[START OF Document segment]
Juggled to Death Jerusalem

Consumption debt does more than destroy a financial base, it can destroy one's time and ability to earn a living (a theme that Mesila has taken up in their newsletters). It is clearly time to acknowledge that some things simply aren't working. Let's hope that with the next 6 kids, they serve cake and punch to the neighbors instead of taking on more obligations to juggle. As any juggler knows, at a certain point the clubs can't be controlled and they hit you in the head.

18 comments:

Anonymous said...

I have heard of people juggling loans from three or four gemachim, but 45, that's absurd.

I hope that it was a typo and he meant to write 4-5.

JS said...

Classic case of killing a person with kindness. Here, the kind thing to do would have been to refuse to loan the money and send the person to debt counseling.

Maybe the problem could be mitigated by unifying the gemachs or just setting up a non-profit, no interest lender that includes financial counselors.

bluke said...

The letter states explicitly forty five, you can see the actual printed text now as well here http://jewishworker.blogspot.com/2009/12/are-s-bad-thing-ii.html

Anonymous said...

Time to get rid of all wedding events other than the ceremony itself (Sans the fancy gown, hair nails, gifts, etc.). Young people who care about their parents should simply elope. 4-5 hours of festivities is not worth the years and years of financial struggles and extraordinary stress.

Anonymous said...

they serve cake and punch to the neighbors

you know they wont...

so sad...everyone feels they have to maintain standards that the same "everyone" really cant afford. but these israelis (i think) have pretty simple weddings, its the obligation to buy an apartment that kills them.

Anonymous said...

I would suggest that we don't overuse gemachim in the MO U.S. world, but we have traded in our retirements and the retirements of our parents generation to maintain our lifestyles of consumption.

Also, sad, but different from these chareidim...

Selena said...

These debts are not coming from lavish parties, they are coming from the Charedi expectation to buy an apartment for the young couple.

Orthonomics said...

The parties aren't lavish, but beyond the means of these families.

"The Jewish Worker" had a post in the past from Mishpacha about the gifts given which do add to the problem. And you are 100% correct about the apartment.

Ariella's blog said...

the simple piece of financial advice I linked to in my blog post, http://kallahmagazine.blogspot.com/2009/11/such-simple-truth.html
was "If you can't pay for it, don't buy it." This applies even if what you are buying is for the children you are marrying off. People who lose sight of that sink deeper and deeper into debt. If she hadn't borrowed, her children would have had to make do with less. They may have minded, but they would not have truly suffered the way she is suffering for years under mounds of debt. This is the absurdity of keeping up with the Schwartzes when they are living far beyond your means.

Charlie Hall said...

"If you can't pay for it, don't buy it."

Duh.

Or rather, it should be a "Duh".

Anyone who lends money to someone who can't pay it back is enabling someone else to sin, because we Jews are required to pay our debts!

This program has helped many:

http://www.debtorsanonymous.org

Anonymous said...

I liked the post. I read the excerpts.
[END OF Document segment]
[START OF Raw data]
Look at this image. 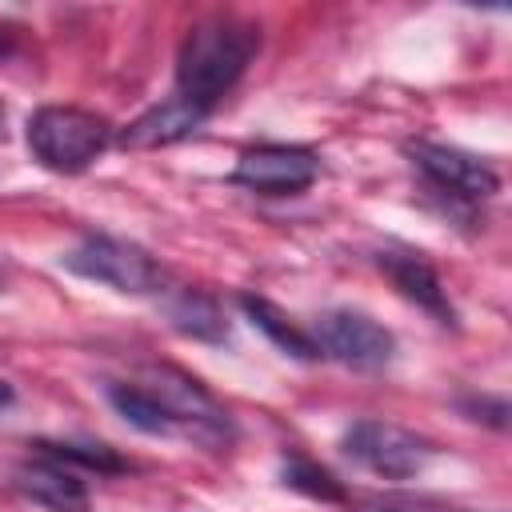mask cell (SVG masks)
I'll return each mask as SVG.
<instances>
[{"label":"cell","instance_id":"15","mask_svg":"<svg viewBox=\"0 0 512 512\" xmlns=\"http://www.w3.org/2000/svg\"><path fill=\"white\" fill-rule=\"evenodd\" d=\"M368 512H476V508H456V504H440V500H424V496H392L372 504Z\"/></svg>","mask_w":512,"mask_h":512},{"label":"cell","instance_id":"7","mask_svg":"<svg viewBox=\"0 0 512 512\" xmlns=\"http://www.w3.org/2000/svg\"><path fill=\"white\" fill-rule=\"evenodd\" d=\"M408 156L416 160V168L444 192L452 196H464V200H484L500 188L496 172L472 156V152H460V148H448V144H428V140H416L408 144Z\"/></svg>","mask_w":512,"mask_h":512},{"label":"cell","instance_id":"8","mask_svg":"<svg viewBox=\"0 0 512 512\" xmlns=\"http://www.w3.org/2000/svg\"><path fill=\"white\" fill-rule=\"evenodd\" d=\"M12 480H16V488L28 500L44 504L48 512H88V488H84V480L64 460H56L48 452L36 456V460H28V464H20Z\"/></svg>","mask_w":512,"mask_h":512},{"label":"cell","instance_id":"14","mask_svg":"<svg viewBox=\"0 0 512 512\" xmlns=\"http://www.w3.org/2000/svg\"><path fill=\"white\" fill-rule=\"evenodd\" d=\"M40 452L64 460V464H80V468H96V472H120L124 460L112 456V448L104 444H36Z\"/></svg>","mask_w":512,"mask_h":512},{"label":"cell","instance_id":"13","mask_svg":"<svg viewBox=\"0 0 512 512\" xmlns=\"http://www.w3.org/2000/svg\"><path fill=\"white\" fill-rule=\"evenodd\" d=\"M284 484L296 488V492H304V496H312V500H328V504H340L344 500L340 480L328 468H320L308 456H300V452H292L284 460Z\"/></svg>","mask_w":512,"mask_h":512},{"label":"cell","instance_id":"11","mask_svg":"<svg viewBox=\"0 0 512 512\" xmlns=\"http://www.w3.org/2000/svg\"><path fill=\"white\" fill-rule=\"evenodd\" d=\"M240 308L248 312V320H252L280 352H288V356H296V360H316V356H320L316 344H312V336H308L304 328H296L272 300H264V296H240Z\"/></svg>","mask_w":512,"mask_h":512},{"label":"cell","instance_id":"6","mask_svg":"<svg viewBox=\"0 0 512 512\" xmlns=\"http://www.w3.org/2000/svg\"><path fill=\"white\" fill-rule=\"evenodd\" d=\"M316 176H320V156L308 148H296V144L248 148L232 168V184L260 192V196H296Z\"/></svg>","mask_w":512,"mask_h":512},{"label":"cell","instance_id":"16","mask_svg":"<svg viewBox=\"0 0 512 512\" xmlns=\"http://www.w3.org/2000/svg\"><path fill=\"white\" fill-rule=\"evenodd\" d=\"M8 404H12V384H4V380H0V412H4Z\"/></svg>","mask_w":512,"mask_h":512},{"label":"cell","instance_id":"4","mask_svg":"<svg viewBox=\"0 0 512 512\" xmlns=\"http://www.w3.org/2000/svg\"><path fill=\"white\" fill-rule=\"evenodd\" d=\"M344 452L384 480H412L436 456V448L424 436L388 420H356L344 432Z\"/></svg>","mask_w":512,"mask_h":512},{"label":"cell","instance_id":"5","mask_svg":"<svg viewBox=\"0 0 512 512\" xmlns=\"http://www.w3.org/2000/svg\"><path fill=\"white\" fill-rule=\"evenodd\" d=\"M308 336L320 356H332V360H340L348 368H364V372L384 368L396 352V340L384 324H376L364 312H348V308L324 312Z\"/></svg>","mask_w":512,"mask_h":512},{"label":"cell","instance_id":"3","mask_svg":"<svg viewBox=\"0 0 512 512\" xmlns=\"http://www.w3.org/2000/svg\"><path fill=\"white\" fill-rule=\"evenodd\" d=\"M60 264L84 280H96L132 296H148L164 284L160 264L140 244L116 240V236H84L68 256H60Z\"/></svg>","mask_w":512,"mask_h":512},{"label":"cell","instance_id":"9","mask_svg":"<svg viewBox=\"0 0 512 512\" xmlns=\"http://www.w3.org/2000/svg\"><path fill=\"white\" fill-rule=\"evenodd\" d=\"M204 120H208L204 108H196V104L184 100V96H168V100L152 104L148 112H140V116L120 132V144H124V148H136V152H144V148H168V144L192 136Z\"/></svg>","mask_w":512,"mask_h":512},{"label":"cell","instance_id":"10","mask_svg":"<svg viewBox=\"0 0 512 512\" xmlns=\"http://www.w3.org/2000/svg\"><path fill=\"white\" fill-rule=\"evenodd\" d=\"M376 264H380V272L400 288V296H408V300H416L420 308H428L440 324H452V304H448V296H444V288H440L432 264H428L420 252H380Z\"/></svg>","mask_w":512,"mask_h":512},{"label":"cell","instance_id":"2","mask_svg":"<svg viewBox=\"0 0 512 512\" xmlns=\"http://www.w3.org/2000/svg\"><path fill=\"white\" fill-rule=\"evenodd\" d=\"M112 144V124L88 108L44 104L28 116V148L48 172H84Z\"/></svg>","mask_w":512,"mask_h":512},{"label":"cell","instance_id":"1","mask_svg":"<svg viewBox=\"0 0 512 512\" xmlns=\"http://www.w3.org/2000/svg\"><path fill=\"white\" fill-rule=\"evenodd\" d=\"M256 48H260V32L244 20L212 16L192 24L176 52V96L212 112L244 76Z\"/></svg>","mask_w":512,"mask_h":512},{"label":"cell","instance_id":"17","mask_svg":"<svg viewBox=\"0 0 512 512\" xmlns=\"http://www.w3.org/2000/svg\"><path fill=\"white\" fill-rule=\"evenodd\" d=\"M0 136H4V108H0Z\"/></svg>","mask_w":512,"mask_h":512},{"label":"cell","instance_id":"12","mask_svg":"<svg viewBox=\"0 0 512 512\" xmlns=\"http://www.w3.org/2000/svg\"><path fill=\"white\" fill-rule=\"evenodd\" d=\"M168 316L172 324L184 332V336H196V340H228V324H224V312L216 308V300L200 296V292H180L172 304H168Z\"/></svg>","mask_w":512,"mask_h":512}]
</instances>
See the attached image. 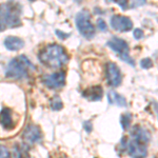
[END OF Raw data]
### Work to complete
Reproduce word for word the stretch of the wedding debt discussion above from "Classic case of" through "bluke said...".

### Answer to the task
Classic case of killing a person with kindness. Here, the kind thing to do would have been to refuse to loan the money and send the person to debt counseling.

Maybe the problem could be mitigated by unifying the gemachs or just setting up a non-profit, no interest lender that includes financial counselors.

bluke said...